Loess, eolian sand, and colluvium in the Driftless Area

ABSTRACT Loess mantles upland summits across much of the Driftless Area of southwestern Wisconsin and its origin and paleoenvironmental significance has been a focus of research since the nineteenth century. Although the Driftless Area was ice free through the many glaciations of the Quaternary, long-term preservation of loess was limited by post-depositional erosion across much if not all of this highly dissected landscape, erosion that was likely accelerated under periglacial conditions during glaciations when ice sheets were nearby. Loess preserved today includes four members of the Kieler Formation and two older loesses known only from one locality. The Peoria Member, the youngest, thickest, and most extensive member of the Kieler Formation, was deposited during and just after the peak of the last glaciation. Its main sources include both the Mississippi River valley and the Iowan Erosion Surface and glacial outwash surfaces farther west in Iowa and Minnesota.
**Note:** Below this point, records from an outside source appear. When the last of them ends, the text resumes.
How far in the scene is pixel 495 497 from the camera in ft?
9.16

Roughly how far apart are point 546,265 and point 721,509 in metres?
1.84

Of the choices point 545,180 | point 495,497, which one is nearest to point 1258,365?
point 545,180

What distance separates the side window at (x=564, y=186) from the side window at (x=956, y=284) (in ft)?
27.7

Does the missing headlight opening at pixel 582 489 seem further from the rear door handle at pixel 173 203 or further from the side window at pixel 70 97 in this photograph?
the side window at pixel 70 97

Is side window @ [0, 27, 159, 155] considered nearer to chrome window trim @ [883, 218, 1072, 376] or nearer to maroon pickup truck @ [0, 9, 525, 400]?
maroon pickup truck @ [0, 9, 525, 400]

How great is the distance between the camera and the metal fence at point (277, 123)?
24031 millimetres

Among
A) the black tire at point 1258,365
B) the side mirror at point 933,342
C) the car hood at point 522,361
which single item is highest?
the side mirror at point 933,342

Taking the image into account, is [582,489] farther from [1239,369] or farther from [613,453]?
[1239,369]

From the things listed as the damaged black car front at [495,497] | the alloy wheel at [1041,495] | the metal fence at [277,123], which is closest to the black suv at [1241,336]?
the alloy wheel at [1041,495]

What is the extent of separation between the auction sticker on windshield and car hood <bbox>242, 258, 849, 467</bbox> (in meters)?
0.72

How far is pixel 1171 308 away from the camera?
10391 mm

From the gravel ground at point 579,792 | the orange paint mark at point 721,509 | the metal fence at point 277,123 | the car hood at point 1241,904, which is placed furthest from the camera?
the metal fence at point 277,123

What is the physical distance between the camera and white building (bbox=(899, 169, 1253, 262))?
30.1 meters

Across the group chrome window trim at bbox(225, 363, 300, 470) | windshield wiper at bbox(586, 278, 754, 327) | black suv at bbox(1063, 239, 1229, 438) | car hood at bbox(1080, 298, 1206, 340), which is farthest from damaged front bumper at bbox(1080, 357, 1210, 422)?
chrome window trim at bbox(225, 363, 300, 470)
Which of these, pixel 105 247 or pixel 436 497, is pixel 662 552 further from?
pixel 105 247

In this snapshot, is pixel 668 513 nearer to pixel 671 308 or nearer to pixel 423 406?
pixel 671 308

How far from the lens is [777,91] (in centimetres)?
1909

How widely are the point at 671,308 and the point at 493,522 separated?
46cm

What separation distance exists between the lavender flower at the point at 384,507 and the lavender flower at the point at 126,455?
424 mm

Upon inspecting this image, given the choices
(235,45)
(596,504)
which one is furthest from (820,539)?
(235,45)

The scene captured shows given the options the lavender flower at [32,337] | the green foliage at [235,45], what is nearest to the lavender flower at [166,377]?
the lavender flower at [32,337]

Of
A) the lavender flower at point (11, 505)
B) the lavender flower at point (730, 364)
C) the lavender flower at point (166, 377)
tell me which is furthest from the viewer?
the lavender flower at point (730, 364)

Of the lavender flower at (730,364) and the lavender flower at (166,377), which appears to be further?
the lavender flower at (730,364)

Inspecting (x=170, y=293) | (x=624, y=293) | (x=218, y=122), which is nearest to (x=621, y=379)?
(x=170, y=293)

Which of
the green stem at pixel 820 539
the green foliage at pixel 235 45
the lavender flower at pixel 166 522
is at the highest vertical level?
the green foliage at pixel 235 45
More research is needed on the relative contribution from each of these sources to the Peoria Member, and on the sources of older loess units. Eolian sand, often forming dunes, covers extensive low-relief landscapes in the northern Driftless Area, the Mississippi and Wisconsin River valleys, and smaller areas elsewhere in the region, overlying sandstone bedrock, stream terraces, and the former bed of Glacial Lake Wisconsin. These sands are stabilized by vegetation today but were active during and just after the period of Peoria Member deposition. Thus, large areas of eolian sand acted as surfaces of transport where loess did not accumulate but rather was conveyed far downwind of its sources. Colluvium that is a mixture of bedrock-derived sediment and loess covers bedrock slopes throughout the Driftless Area. A variety of geochronologic, geomorphic, and stratigraphic evidence supports the hypothesis that this colluvial mantle formed mainly in the cold, periglacial environment of the last glaciation, with only limited modification during the Holocene. A new research effort, incorporating modern geochemical and geochronological techniques, could provide important insights on the processes that originally produced the colluvial mantle and those that are acting on it today.